Because step can return either branch, callers must handle both an Action and an Observation. The run loop appends whichever one it gets straight onto the EventStream.

run(workflow_or_query, query=None, max_iterations=8, max_retries=3)

python
state = agent.run("What's the weather in Taipei on 8/15?")

Or pass a workflow explicitly:

python
state = agent.run(my_workflow, query="user input")

run returns an AgentState, which carries the query and the stream. The loop works like this:

  1. Call step() to get an Action (or Observation) and append it to the stream.
  2. If it is a FinalAnswerAction → return immediately.
  3. If it is a CallSkillAction → dispatch it through the registry, wrap the return value as an Observation, and append that to the stream.
  4. If the result is a ValidationErrorObservation and retries remain → don't reset the counter; the next round shows the LLM the feedback so it can self-correct.
  5. If max_iterations is reached without a FinalAnswerAction → append a MaxIterationsObservation and return.

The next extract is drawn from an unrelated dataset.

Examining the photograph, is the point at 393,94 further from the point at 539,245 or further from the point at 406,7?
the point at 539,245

The default budgets are max_iterations=8 and max_retries=3. Small models such as Gemma 4 E2B often short-circuit to an empty final_answer; for those, callers may pass max_iterations=12 to give the loop more room to converge. That is a caller-supplied override, not a framework default.

Three error-closing loops

ObservationTriggered whenMessage the LLM sees
ToolErrorObservationa skill raises, or the skill name is unknownthe error message plus the list of available skills
ValidationErrorObservationa validator returns Result(ok=False)the feedback string; the previous action is retried next round
MaxIterationsObservationmax_iterations is reachediterations, last_action_summary, and a deep-copied partial_state; the loop ends

Every error goes onto the stream; none of them escapes as an exception. This is a hard guarantee of the framework: agent.run either returns an AgentState, or it raises only because of a caller bug (such as model=None).